SUSUNAN batu bata merah berusia lebih dari seribu tahun ini populer disebut Candi Lor. Letaknya berada di Jalan Panglima Sudirman, Desa Candirejo, Kecamatan Loceret, Kabupaten Nganjuk. Siapa sangka, candi yang secara fisik nampak akan ambruk ini adalah cikal bakal terbentuknya daerah bernama Anjuk Ladang, atau yang kini dikenal dengan nama Kabupaten Nganjuk.
Hal yang unik dari Candi Lor yaitu keberadaan pohon kepuh besar yang tumbuh tepat di badan bangunan candi. Kondisinya menyerupai Kuil Ta Prohm di komplek Candi Angkor Wat, Kamboja.
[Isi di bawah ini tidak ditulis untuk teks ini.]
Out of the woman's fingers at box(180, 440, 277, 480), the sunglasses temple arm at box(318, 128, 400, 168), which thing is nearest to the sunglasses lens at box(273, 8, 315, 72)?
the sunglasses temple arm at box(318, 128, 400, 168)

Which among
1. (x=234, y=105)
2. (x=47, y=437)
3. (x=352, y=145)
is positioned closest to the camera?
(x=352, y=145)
Akar tanaman bernama latin Sterculia Foetida itu menjalar ke segala arah, menembus sela-sela bebatuan hingga terlihat seperti mencengkram candi.
“Pohon kepuh itu membuat candi tidak roboh atau ambruk meski di beberapa bagian telah lapuk termakan usia,” ujar Puji Hariono, Juru Pelihara Candi Lor, Rabu 13 Oktober 2021.
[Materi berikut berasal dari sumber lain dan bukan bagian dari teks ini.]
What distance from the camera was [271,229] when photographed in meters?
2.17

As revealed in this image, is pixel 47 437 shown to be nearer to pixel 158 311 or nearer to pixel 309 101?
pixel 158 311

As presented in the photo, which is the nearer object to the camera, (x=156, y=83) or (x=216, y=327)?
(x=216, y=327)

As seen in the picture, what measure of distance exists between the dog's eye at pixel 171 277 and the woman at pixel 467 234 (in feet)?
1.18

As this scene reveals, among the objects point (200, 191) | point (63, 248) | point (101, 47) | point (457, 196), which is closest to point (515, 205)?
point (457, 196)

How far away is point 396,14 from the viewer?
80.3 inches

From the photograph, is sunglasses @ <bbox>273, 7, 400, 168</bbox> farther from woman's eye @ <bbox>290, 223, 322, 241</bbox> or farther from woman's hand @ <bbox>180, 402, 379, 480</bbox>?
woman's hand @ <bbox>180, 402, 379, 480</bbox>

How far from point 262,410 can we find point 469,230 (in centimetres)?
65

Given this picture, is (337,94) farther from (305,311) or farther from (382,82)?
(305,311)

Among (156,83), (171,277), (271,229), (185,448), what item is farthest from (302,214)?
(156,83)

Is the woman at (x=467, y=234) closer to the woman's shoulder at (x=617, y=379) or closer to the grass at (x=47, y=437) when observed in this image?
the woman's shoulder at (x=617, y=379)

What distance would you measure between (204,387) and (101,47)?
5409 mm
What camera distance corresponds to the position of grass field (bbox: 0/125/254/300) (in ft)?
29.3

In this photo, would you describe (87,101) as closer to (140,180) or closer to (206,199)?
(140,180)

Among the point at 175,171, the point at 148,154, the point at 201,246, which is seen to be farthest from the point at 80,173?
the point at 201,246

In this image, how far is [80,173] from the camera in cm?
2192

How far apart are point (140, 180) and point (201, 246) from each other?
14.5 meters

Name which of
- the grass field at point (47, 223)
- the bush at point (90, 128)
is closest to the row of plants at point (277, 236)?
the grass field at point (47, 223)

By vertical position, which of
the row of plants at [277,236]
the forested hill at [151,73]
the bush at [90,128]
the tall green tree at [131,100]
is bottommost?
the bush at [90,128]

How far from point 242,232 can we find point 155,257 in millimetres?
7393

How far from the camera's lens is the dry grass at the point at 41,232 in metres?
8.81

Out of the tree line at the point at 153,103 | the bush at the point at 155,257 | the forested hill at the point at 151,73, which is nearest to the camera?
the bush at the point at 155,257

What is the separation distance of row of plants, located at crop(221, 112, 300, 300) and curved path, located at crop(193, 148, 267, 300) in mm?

Puji menjelaskan, tanaman kepuh tersebut berusia sekitar 500 tahun. Sejak pertama kali ditemukan pada era Kolonial Belanda, pohon itu sudah menempel di tubuh candi. Sedangkan menurut para arkeolog, pohon ini kemungkinan tumbuh dari biji-biji yang dibawa oleh kelelawar. Ketika melintas, kelelawar barangkali secara tidak sengaja menjatuhkan biji kepuh ke dalam sela-sela bata candi.

Ketinggian pohon kepuh kini sekitar 30 meter yang mempunyai diameter mencapai empat meter, dengan kemiringan sekitar 60 derajat. Kendati tampak masih kokoh, masyarakat sekitar tidak berani naik atau mengambil dahan maupun ranting. Sebab, masyarakat khawatir hal itu membuat candi runtuh, mengingat kondisi bebatuannya yang sudah mulai rapuh.
“Beberapa tahun lalu pohon itu sempat disuntik obat-obatan kimia, agar bisa mati atau tumbang,” kata Puji.
Dia menambahkan, tujuan mematikan pohon tersebut sebenarnya agar tidak semakin menambah kerusakan struktur candi. Akan tetapi, upaya itu sia-sia. Pohon kepuh hingga kini tetap berdiri kokoh, seperti tak ingin berpisah dengan candi.
Meskipun ke depan juga ada potensi merusak struktur candi, keberadaan pohon kepuh justru menjadi daya tarik bagi pengunjung. Akar-akar yang membelit bebatuan itu menambah kesan estetik candi sebagai tempat wisata sejarah di Nganjuk.
“Candi Lor akan tetap dipertahankan keasliannya dan tidak dilakukan pemugaran,” kata Puji.
Menurutnya, candi ini tidak terdapat relief, ukiran, maupun arca yang menggambarkan cerita epos dari masa lalu. Jika dilakukan pemugaran dengan menghilangkan pohon kepuh, hal itu pasti akan mengurangi keindahan dari Candi Lor.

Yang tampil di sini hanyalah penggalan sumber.